医学部におけるワクチン講座
[2025.02.26]
新型コロナウイルスワクチン騒動をより混乱・悪化させた要因の一つに医療側の混乱があったと思います。積極的に進める一群と慎重・懐疑的な一群が真逆の論争を続けてきたわけで、これらを見た一般の方々の混乱はいかばかりかと感じます。これに行政側の接種誘導などがさらに拍車を掛けました。論争の決着(新コロワクチンは有効かつ安全なのか?)については既に明快な否の結論が出ています。ではなぜあのような不毛な論争が続いたのか?ということについては医師側のワクチンに対する基礎的知識が乏しかったという点が挙げられます。
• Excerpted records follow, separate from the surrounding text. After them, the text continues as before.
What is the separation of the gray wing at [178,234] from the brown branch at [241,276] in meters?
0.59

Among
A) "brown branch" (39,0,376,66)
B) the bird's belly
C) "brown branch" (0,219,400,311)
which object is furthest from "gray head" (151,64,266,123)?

私は昭和59年卒ですが、当時の医学教育に系統立てたワクチン学の授業があった訳ではありません。もちろん免疫学や感染症学などの分野で生体の免疫機構や病原性物質への対応を学ぶわけですが、ワクチンの製造や安全性確保といった分野については極めて乏しいものでした。ワクチン自体も日本脳炎やインフルエンザ、BCG、麻疹程度はありましたが、現在の様な多種多様なものはありませんでした。当然ワクチンの製造過程なども遺伝子テクノロジーの進歩とともに発展した背景があり、リアルタイムにそれらに接した医師以外は専門的知識をバージョンアップすることはなかったと思います。このため新型コロナワクチンが問題になったときに湧いてきた自称専門家の先生方もワクチン本体の製造過程の問題点や副作用の可能性などの知識を有した方はごく少数で、社会的有用性や医療経済的な側面から推すという歪な構造が出来上がった印象です。全体主義的ともいえる公衆衛生面での益を唱える集団と不完全な側面が否定できないワクチンに懐疑的な集団には共通論点が存在しなかったとも言えます。この不毛な状況もアメリカに端を発した動きからようやく一旦振出しに戻り、ワクチン全体の安全性の点検に入る様です。本当に安全なワクチンはどのようなものか?必要なワクチンはどれなのか?ひとつひとつ解決していくことと期待しています。